▶ **Dataset section**:

= Beginning of Section =

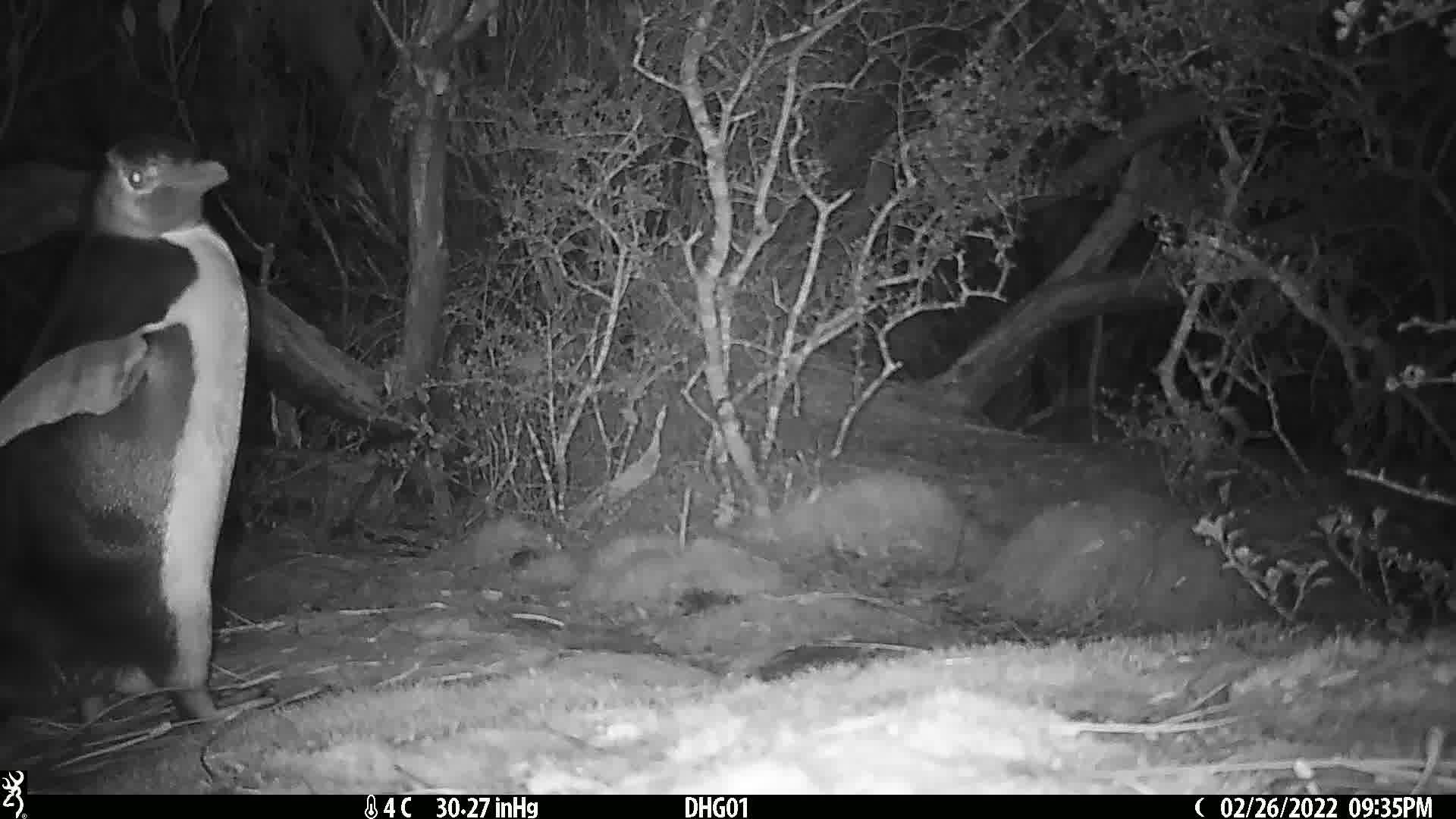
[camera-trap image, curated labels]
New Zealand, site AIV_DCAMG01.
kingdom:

= End of Section =

Copy out nothing but text: transcribe the listing exactly and skip each picture.

▶ **Answer to this exercise**:
[camera-trap image, curated labels]
New Zealand, site AIV_DCAMG01.
kingdom:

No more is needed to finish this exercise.